If we look at where the reads from NV disagree with the sequence of L2, you can see that there are lots of randomly distributed differences. These are due to random errors in the sequencing process. However, there are other places where all the reads agree on a difference. These are likely to be real differences, which we call “single nucleotide polymorphisms,” or SNPs. These are the differences we most commonly use to compare bacteria from the same species and look for evidence of outbreaks as you will find out later in the course. If we move to the end of the sequence, we can see that the reads stack up higher here than over the rest.
This ought to be because there are more copies of this sequence in the NV genome than in the L2 genome. This is true, but this isn’t actually part of the bacterial chromosome. It is the sequence of a plasmid found in Chlamydia, which has been added on the end of the chromosomal sequence. This just makes the data easier to look at all in one go. It doesn’t reflect anything about the real biology. Plasmids are often present in multiple copies in the cell, whereas the chromosome is only in a single copy.

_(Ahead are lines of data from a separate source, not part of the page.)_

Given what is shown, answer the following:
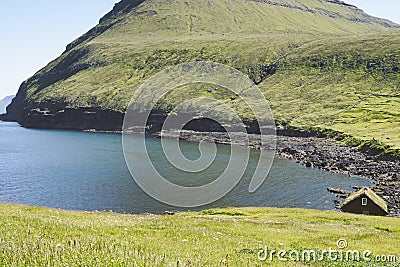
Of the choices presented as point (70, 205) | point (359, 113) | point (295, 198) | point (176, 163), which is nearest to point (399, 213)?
point (295, 198)

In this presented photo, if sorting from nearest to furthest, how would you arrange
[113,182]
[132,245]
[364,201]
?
1. [132,245]
2. [364,201]
3. [113,182]

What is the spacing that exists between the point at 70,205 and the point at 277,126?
13066 centimetres

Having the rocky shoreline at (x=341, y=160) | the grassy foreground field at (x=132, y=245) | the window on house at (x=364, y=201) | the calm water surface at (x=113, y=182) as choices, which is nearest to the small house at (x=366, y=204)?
the window on house at (x=364, y=201)

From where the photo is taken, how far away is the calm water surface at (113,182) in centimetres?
8062

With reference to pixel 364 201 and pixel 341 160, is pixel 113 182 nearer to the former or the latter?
pixel 364 201

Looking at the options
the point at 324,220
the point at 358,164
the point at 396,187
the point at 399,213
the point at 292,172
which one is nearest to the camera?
the point at 324,220

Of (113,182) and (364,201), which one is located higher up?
(364,201)

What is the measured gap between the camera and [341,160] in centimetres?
12575

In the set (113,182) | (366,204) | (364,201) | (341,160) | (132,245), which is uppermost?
(132,245)

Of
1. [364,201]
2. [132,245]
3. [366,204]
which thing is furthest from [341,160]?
[132,245]

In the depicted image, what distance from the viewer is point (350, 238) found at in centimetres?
2995

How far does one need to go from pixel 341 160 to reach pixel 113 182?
6959 cm

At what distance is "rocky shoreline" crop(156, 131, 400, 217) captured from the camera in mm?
91562

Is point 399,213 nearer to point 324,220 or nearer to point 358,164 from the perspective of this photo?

This is why more reads map to the plasmid sequence.
We might assume that because the read depth is about 100 over the chromosome and 400 over the plasmid that there are four copies of the plasmid floating around in the bacterial cell. What else do you notice about the reads mapping to the plasmid sequence? There is a gap in the reads mapping from the NV strain on to the L2 reference. This suggests that that sequence is missing from the plasmid in the NV strain. It looks to be that one half of a gene is missing, or as we say “deleted” in the NV strain. Why should this be? It is this region of the plasmid that was used to detect whether people were infected with Chlamydia.
The NV strain acquired a deletion mutation. The region used for surveillance was lost. So when the diagnostic test was used on people who were infected with this strain of Chlamydia, it appeared that they were not infected. Therefore, they were not treated, and they could go on to infect more people, resulting in this strain becoming more prevalent. This is a fascinating example of evolution driven by human intervention. The way the diagnostic test was designed affected how the bacteria evolved, resulting in a strain, which evaded the test. It highlights the limitations of bacterial typing methods, which focus on a single region of the genome.
Whole genome sequencing of these strains allows us to discover how the bacterium evaded the diagnostic test and think about how we might design better tests in the future. If we used whole genome sequencing to test for the presence of the bacterium, then there would be no way the bacterium could mutate to evade detection. However, this is not always practical or cost effective. I’ve showed you how we can view genome reference sequences and look of variation between strains using the Artemis genome browser. I hope you now have a better understanding of how we can use genome sequencing data to answer important questions about the spread of infectious diseases.